• **EXTRACT PROVIDED**
"""

}}

Local Persistent Volumes

Updated: March 21, 2017

When you specify a local volume or volumes, tasks and their associated data are “pinned” to the node they are first launched on and will be relaunched on that node if they terminate. The resources the application requires are also reserved. Marathon will implicitly reserve an appropriate amount of disk space (as declared in the volume via persistent.size) in addition to the sandbox disk size you specify as part of your application definition.

Benefits of using local persistent volumes

  • All resources needed to run tasks of your stateful service are dynamically reserved, thus ensuring the ability to relaunch the task on the same node using the same volume when needed.
  • You don’t need constraints to pin a task to a particular agent where its data resides
  • You can still use constraints to specify distribution logic
  • Marathon lets you locate and destroy an unused persistent volume if you don’t need it anymore

Create an application with local persistent volumes

Prerequisites

See the DC/OS system requirements.

Configuration options

Configure a persistent volume with the following options:

{
  "containerPath": "data",
  "mode": "RW",
  "persistent": {
    "size": 10
  }
}
  • containerPath: The path where your application will read and write data. This must be a single-level path relative to the container; it cannot contain a forward slash (/). ("data", but not "/data", "/var/data" or "var/data"). If your application requires an absolute path, or a relative path with slashes, use this configuration.
  • mode: The access mode of the volume. Currently, "RW" is the only possible value and will let your application read from and write to the volume.
  • persistent.size: The size of the persistent volume in MiBs.

You also need to set the residency node in order to tell Marathon to setup a stateful application. Currently, the only valid option for this is:

"residency": {
  "taskLostBehavior": "WAIT_FOREVER"
}

Specifing an unsupported container path

The value of containerPath must be relative to allow you to dynamically add a local persistent volume to a running container and to ensure consistency across operating systems. However, your application may require an absolute or container path, or a relative one with slashes.

If your application does require an unsupported containerPath, configure two volumes. The first volume has the absolute container path you need and does not have the persistent parameter. The hostPath parameter will match the relative containerPath value for the second volume.

{
  "containerPath": "/var/lib/data",
  "hostPath": "mydata",
  "mode": "RW"
}

The second volume is a persistent volume with a containerPath that matches the hostPath of the first volume.

{
  "containerPath": "mydata",
  "mode": "RW",
  "persistent": {
    "size": 1000
  }
}

For a complete example, see the Running stateful MySQL on Marathon section.

Creating a stateful application via the DC/OS Web Interface

  1. Create a new service via the web interface in Services > Deploy Service.
  2. Click the Volumes tab.
  3. Choose the size of the volume or volumes you will use. Be sure that you choose a volume size that will fit the needs of your application; you will not be able to modify this size after you launch your application.
  4. Specify the container path from which your application will read and write data. The container path must be non-nested and cannot contain slashes e.g. data, but not ../../../etc/opt or /user/data/. If your application requires such a container path, use this configuration.
  5. Click Create.

"""

• **EXCERPTED RECORDS**
"""

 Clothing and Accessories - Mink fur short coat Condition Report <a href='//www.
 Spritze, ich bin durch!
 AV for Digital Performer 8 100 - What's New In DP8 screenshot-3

"""
"""

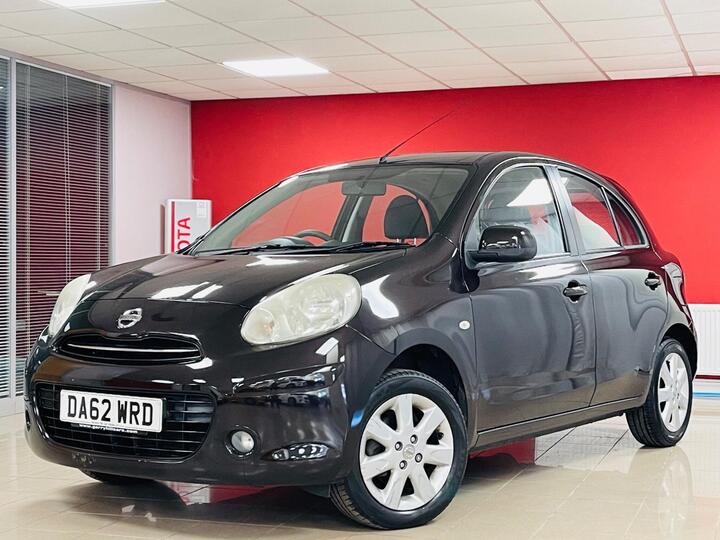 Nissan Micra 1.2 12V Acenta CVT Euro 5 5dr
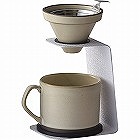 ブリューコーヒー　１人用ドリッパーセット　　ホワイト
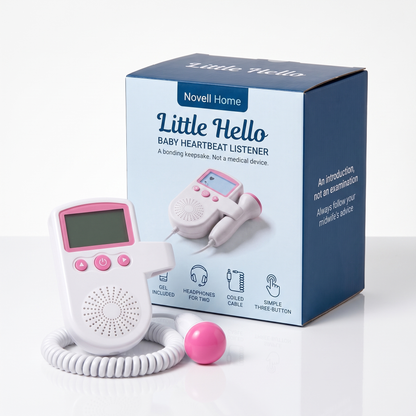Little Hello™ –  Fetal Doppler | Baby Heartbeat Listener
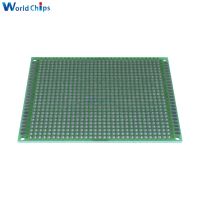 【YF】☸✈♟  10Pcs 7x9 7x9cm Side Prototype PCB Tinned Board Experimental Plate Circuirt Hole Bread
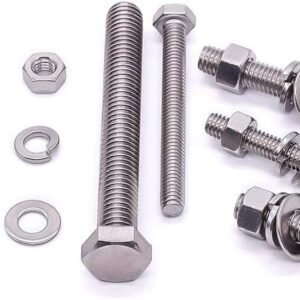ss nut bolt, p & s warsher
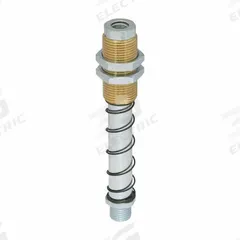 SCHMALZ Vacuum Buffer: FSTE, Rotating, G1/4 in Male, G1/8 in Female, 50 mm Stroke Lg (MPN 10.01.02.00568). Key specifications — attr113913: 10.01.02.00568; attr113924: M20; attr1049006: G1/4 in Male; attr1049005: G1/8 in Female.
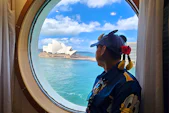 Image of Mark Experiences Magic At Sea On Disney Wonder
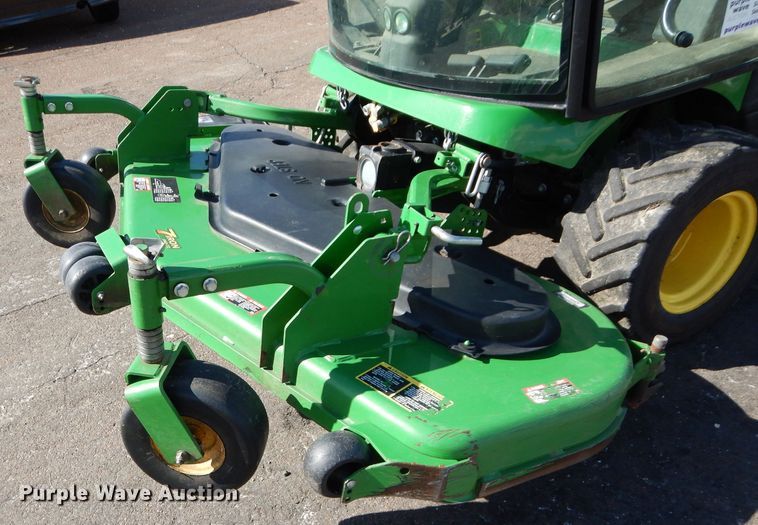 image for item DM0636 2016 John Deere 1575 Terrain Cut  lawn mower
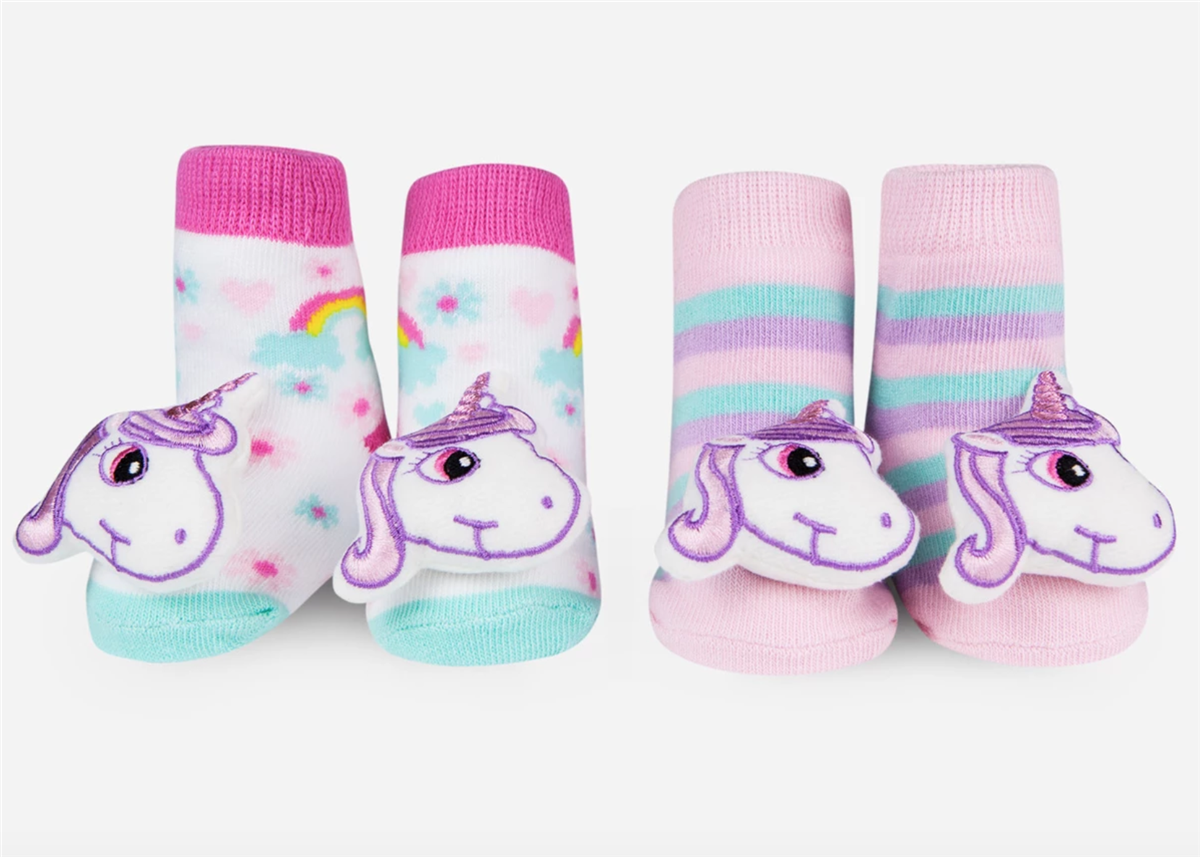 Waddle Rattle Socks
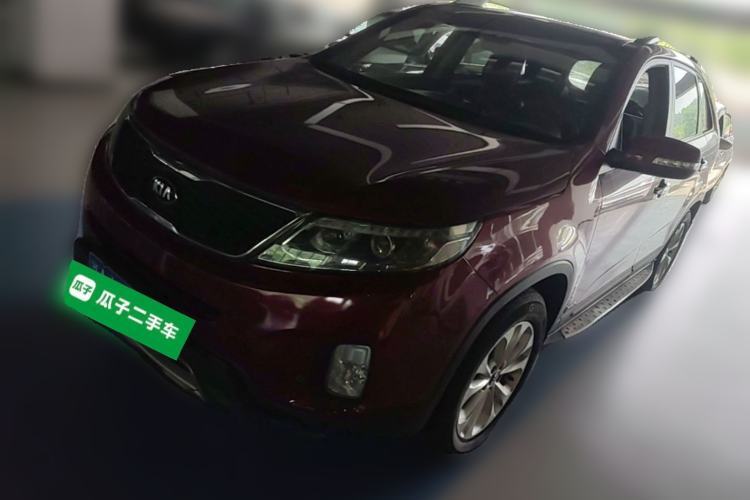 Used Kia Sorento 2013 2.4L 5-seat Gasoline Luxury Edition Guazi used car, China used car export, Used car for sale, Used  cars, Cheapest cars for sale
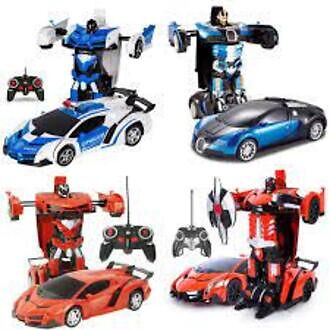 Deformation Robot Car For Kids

"""
"""

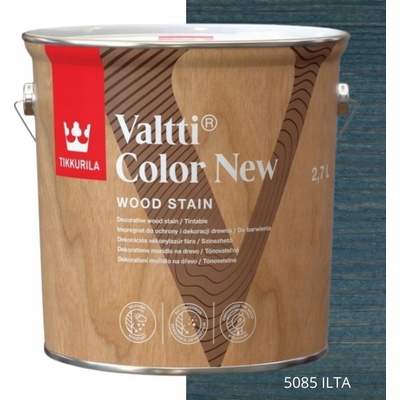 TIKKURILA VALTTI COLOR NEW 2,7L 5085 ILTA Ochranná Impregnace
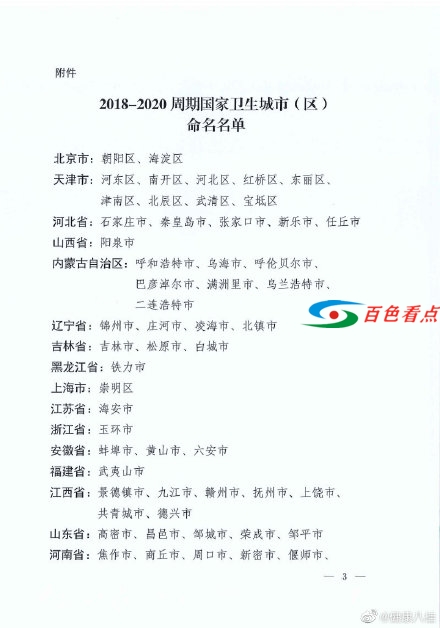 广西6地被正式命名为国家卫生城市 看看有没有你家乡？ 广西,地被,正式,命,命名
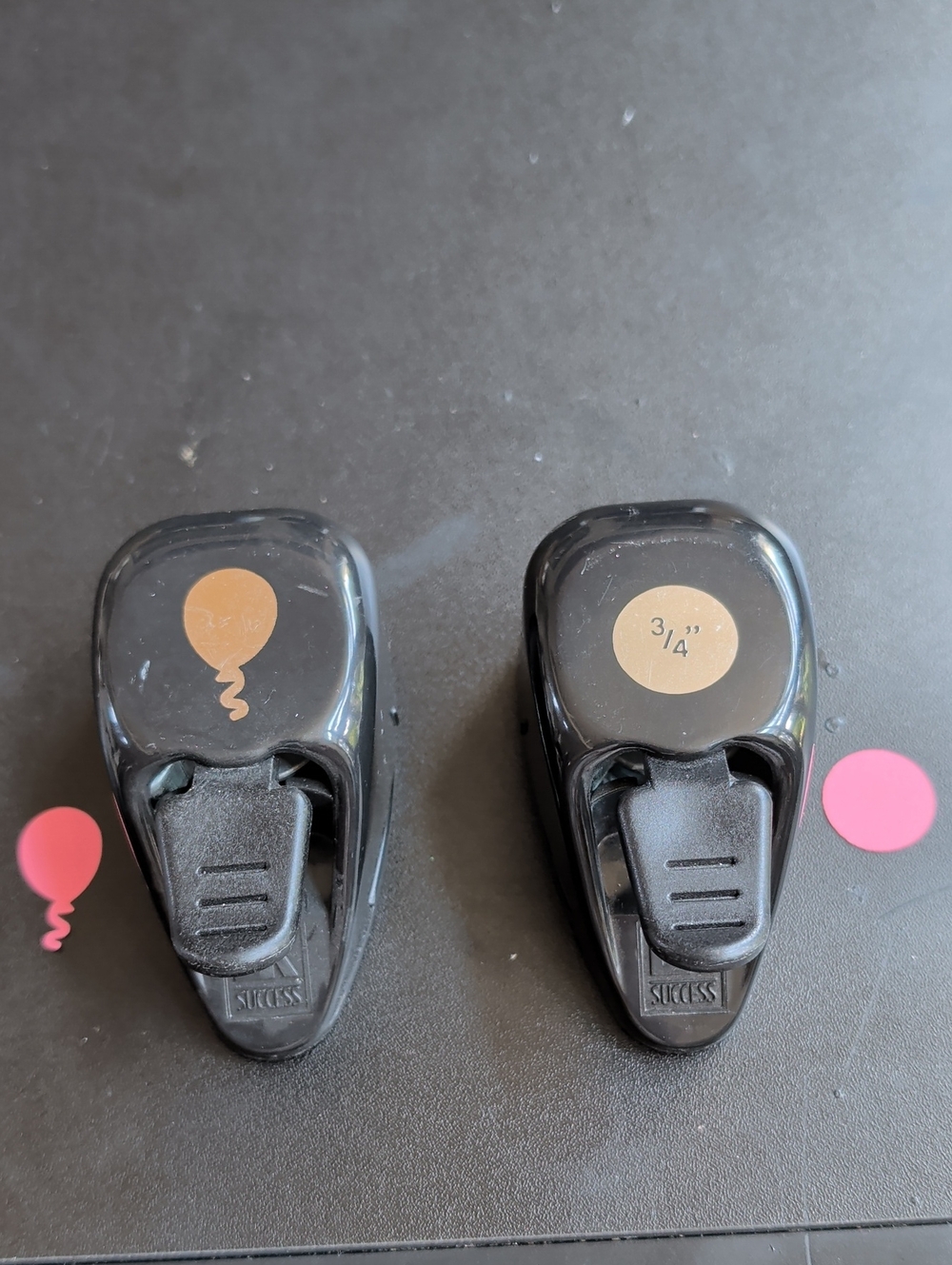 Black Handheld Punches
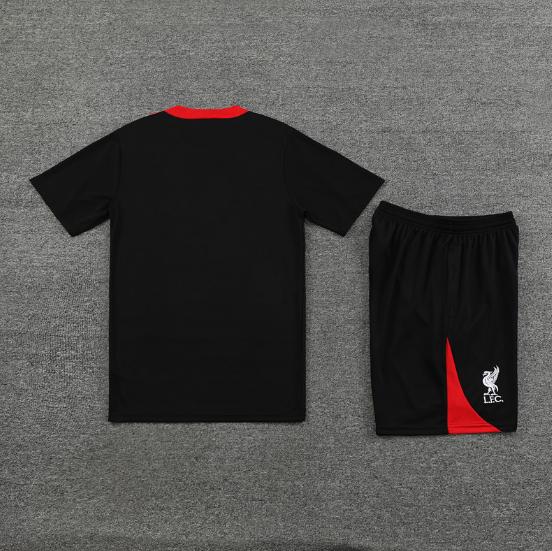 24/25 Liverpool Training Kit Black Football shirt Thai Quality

"""

• **TASK LIST**
1 - Echo the local persistent volumes page word for word, starting with "Configuration options" and going on through "volume in MiBs.".
2 - Render this sentence from the local persistent volumes page in Spanish: "The second volume is a persistent volume with a containerPath that matches the hostPath of the first volume."
3 - Decide whether each statement agrees with the local persistent volumes page. Answer yes or no for each, and quote the words of the page that settle it.
(a) The mode option currently accepts only one value, "RW".
(b) The volume size chosen in the web interface can be changed after the application is launched.
(c) The persistent.size option is measured in gigabytes.
The entries have nothing to do with the local persistent volumes page and can be set aside.

• **SOLVED PROBLEMS**
1 -
Configuration options

Configure a persistent volume with the following options:

{
  "containerPath": "data",
  "mode": "RW",
  "persistent": {
    "size": 10
  }
}
  • containerPath: The path where your application will read and write data. This must be a single-level path relative to the container; it cannot contain a forward slash (/). ("data", but not "/data", "/var/data" or "var/data"). If your application requires an absolute path, or a relative path with slashes, use this configuration.
  • mode: The access mode of the volume. Currently, "RW" is the only possible value and will let your application read from and write to the volume.
  • persistent.size: The size of the persistent volume in MiBs.

2 - El segundo volumen es un volumen persistente con un containerPath que coincide con el hostPath del primer volumen.

3 -
(a) Yes: "Currently, "RW" is the only possible value and will let your application read from and write to the volume."
(b) No: "you will not be able to modify this size after you launch your application."
(c) No: "The size of the persistent volume in MiBs."